Iran war and Strait of Hormuz: immediate impact on oil, crude and retail gas
The Iran war began with large-scale attacks on Iran on the final day of February, and the conflict effectively shut down the Strait of Hormuz. More than 20% of the globe’s oil supply typically transits that waterway. Since the first strikes, U. S. crude oil has increased more than 20% and retail gas prices have risen by more than 50 cents. One market note in the record called February’s CPI “something of a historical artefact, ” citing oil prices up roughly $30 in recent weeks and suggesting the conflict could push prices toward triple digits.
Forex Factory signals vs. CPI figures: alignment on timing and magnitude
When judged by timing, the February CPI numbers and the Iran-driven oil shock diverge: the CPI was compiled before the final-day strikes, while oil and gas moves occurred after that report. When judged by magnitude, February showed modest month-over-month increases—0. 3% for headline CPI and 0. 2% for core—whereas energy indicators moved dramatically, with U. S. crude up more than 20% and retail gasoline jumping more than 50 cents. When judged by potential pass-through to consumers, both sets of data point to inflation pressure: clothing and household goods showed monthly jumps that may reflect earlier tariff shifts, and the oil shock threatens to raise energy-related categories in upcoming CPI readings. Traders on forex factory threads typically weigh such timing and magnitude together: stable headline numbers now, larger energy shocks later.
| Measure | Change |
|---|---|
| Headline CPI (month) | 0. 3% |
| Core CPI (month) | 0. 2% |
| Groceries (month) | 0. 4% |
| Clothes and shoes (month) | 1. 3% |
| U. S. crude since strikes | more than 20% |
Still, the comparison highlights different drivers. February’s CPI reflects broad consumer prices before the conflict, with certain categories—appliances and household furnishings—up 3. 9% year-over-year, a sign that prior trade measures may already be influencing costs. Yet the Iran war and the Strait of Hormuz disruption dealt an abrupt supply shock to oil that quickly pushed crude and retail fuel far beyond the monthly changes captured in February’s CPI.

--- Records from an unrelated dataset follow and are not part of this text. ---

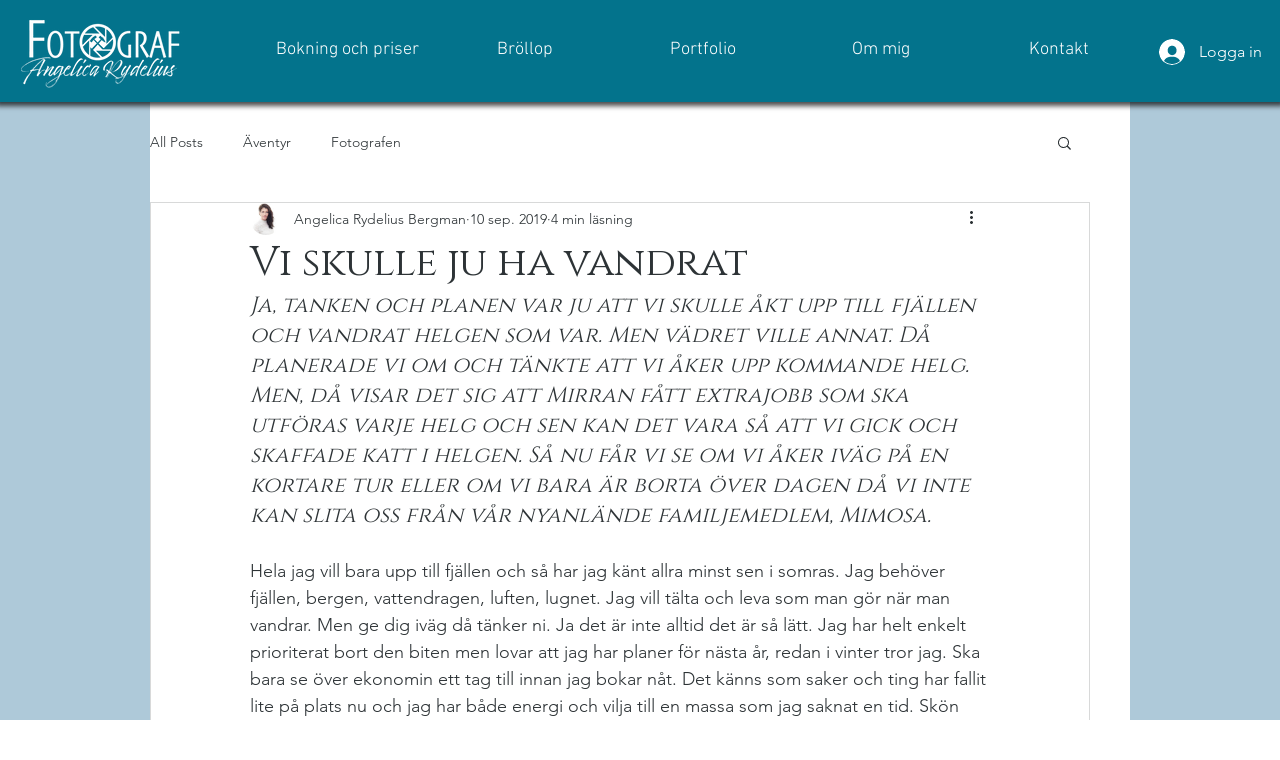

--- FILE ---
content_type: text/css; charset=utf-8
request_url: https://www.fotografangelica.se/_serverless/pro-gallery-css-v4-server/layoutCss?ver=2&id=oors-not-scoped&items=3591_698_972%7C3215_750_603%7C3618_1500_1125%7C3425_750_1334%7C3533_1500_1125&container=1926_740_598.5625_720&options=gallerySizeType:px%7CenableInfiniteScroll:true%7CtitlePlacement:SHOW_ON_HOVER%7CimageMargin:3%7CisVertical:false%7CgridStyle:0%7CgalleryLayout:1%7CnumberOfImagesPerRow:3%7CgallerySizePx:300%7CcubeRatio:1%7CcubeType:fill%7CgalleryThumbnailsAlignment:bottom%7CthumbnailSpacings:0
body_size: -108
content:
#pro-gallery-oors-not-scoped [data-hook="item-container"][data-idx="0"].gallery-item-container{opacity: 1 !important;display: block !important;transition: opacity .2s ease !important;top: 0px !important;left: 0px !important;right: auto !important;height: 376px !important;width: 270px !important;} #pro-gallery-oors-not-scoped [data-hook="item-container"][data-idx="0"] .gallery-item-common-info-outer{height: 100% !important;} #pro-gallery-oors-not-scoped [data-hook="item-container"][data-idx="0"] .gallery-item-common-info{height: 100% !important;width: 100% !important;} #pro-gallery-oors-not-scoped [data-hook="item-container"][data-idx="0"] .gallery-item-wrapper{width: 270px !important;height: 376px !important;margin: 0 !important;} #pro-gallery-oors-not-scoped [data-hook="item-container"][data-idx="0"] .gallery-item-content{width: 270px !important;height: 376px !important;margin: 0px 0px !important;opacity: 1 !important;} #pro-gallery-oors-not-scoped [data-hook="item-container"][data-idx="0"] .gallery-item-hover{width: 270px !important;height: 376px !important;opacity: 1 !important;} #pro-gallery-oors-not-scoped [data-hook="item-container"][data-idx="0"] .item-hover-flex-container{width: 270px !important;height: 376px !important;margin: 0px 0px !important;opacity: 1 !important;} #pro-gallery-oors-not-scoped [data-hook="item-container"][data-idx="0"] .gallery-item-wrapper img{width: 100% !important;height: 100% !important;opacity: 1 !important;} #pro-gallery-oors-not-scoped [data-hook="item-container"][data-idx="1"].gallery-item-container{opacity: 1 !important;display: block !important;transition: opacity .2s ease !important;top: 0px !important;left: 273px !important;right: auto !important;height: 376px !important;width: 467px !important;} #pro-gallery-oors-not-scoped [data-hook="item-container"][data-idx="1"] .gallery-item-common-info-outer{height: 100% !important;} #pro-gallery-oors-not-scoped [data-hook="item-container"][data-idx="1"] .gallery-item-common-info{height: 100% !important;width: 100% !important;} #pro-gallery-oors-not-scoped [data-hook="item-container"][data-idx="1"] .gallery-item-wrapper{width: 467px !important;height: 376px !important;margin: 0 !important;} #pro-gallery-oors-not-scoped [data-hook="item-container"][data-idx="1"] .gallery-item-content{width: 467px !important;height: 376px !important;margin: 0px 0px !important;opacity: 1 !important;} #pro-gallery-oors-not-scoped [data-hook="item-container"][data-idx="1"] .gallery-item-hover{width: 467px !important;height: 376px !important;opacity: 1 !important;} #pro-gallery-oors-not-scoped [data-hook="item-container"][data-idx="1"] .item-hover-flex-container{width: 467px !important;height: 376px !important;margin: 0px 0px !important;opacity: 1 !important;} #pro-gallery-oors-not-scoped [data-hook="item-container"][data-idx="1"] .gallery-item-wrapper img{width: 100% !important;height: 100% !important;opacity: 1 !important;} #pro-gallery-oors-not-scoped [data-hook="item-container"][data-idx="2"].gallery-item-container{opacity: 1 !important;display: block !important;transition: opacity .2s ease !important;top: 379px !important;left: 0px !important;right: auto !important;height: 227px !important;width: 303px !important;} #pro-gallery-oors-not-scoped [data-hook="item-container"][data-idx="2"] .gallery-item-common-info-outer{height: 100% !important;} #pro-gallery-oors-not-scoped [data-hook="item-container"][data-idx="2"] .gallery-item-common-info{height: 100% !important;width: 100% !important;} #pro-gallery-oors-not-scoped [data-hook="item-container"][data-idx="2"] .gallery-item-wrapper{width: 303px !important;height: 227px !important;margin: 0 !important;} #pro-gallery-oors-not-scoped [data-hook="item-container"][data-idx="2"] .gallery-item-content{width: 303px !important;height: 227px !important;margin: 0px 0px !important;opacity: 1 !important;} #pro-gallery-oors-not-scoped [data-hook="item-container"][data-idx="2"] .gallery-item-hover{width: 303px !important;height: 227px !important;opacity: 1 !important;} #pro-gallery-oors-not-scoped [data-hook="item-container"][data-idx="2"] .item-hover-flex-container{width: 303px !important;height: 227px !important;margin: 0px 0px !important;opacity: 1 !important;} #pro-gallery-oors-not-scoped [data-hook="item-container"][data-idx="2"] .gallery-item-wrapper img{width: 100% !important;height: 100% !important;opacity: 1 !important;} #pro-gallery-oors-not-scoped [data-hook="item-container"][data-idx="3"]{display: none !important;} #pro-gallery-oors-not-scoped [data-hook="item-container"][data-idx="4"]{display: none !important;} #pro-gallery-oors-not-scoped .pro-gallery-prerender{height:605.9159536301133px !important;}#pro-gallery-oors-not-scoped {height:605.9159536301133px !important; width:740px !important;}#pro-gallery-oors-not-scoped .pro-gallery-margin-container {height:605.9159536301133px !important;}#pro-gallery-oors-not-scoped .pro-gallery {height:605.9159536301133px !important; width:740px !important;}#pro-gallery-oors-not-scoped .pro-gallery-parent-container {height:605.9159536301133px !important; width:743px !important;}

That divergence clarifies risk: steady monthly CPI readings do not negate the inflationary potential of a sustained oil-price spike. If oil prices remain elevated—U. S. crude more than 20% above pre-strike levels and retail gas prices more than 50 cents higher—the comparison suggests energy-driven inflation will show up in subsequent CPI reports and in consumer-facing categories.
Finding: The direct side-by-side shows that February’s CPI is a baseline, not a shield. The next confirmed test of this finding will be the upcoming monthly consumer price index report. If crude and retail gasoline prices maintain their recent increases, the comparison suggests those later CPI readings will record higher headline inflation than February’s steady numbers.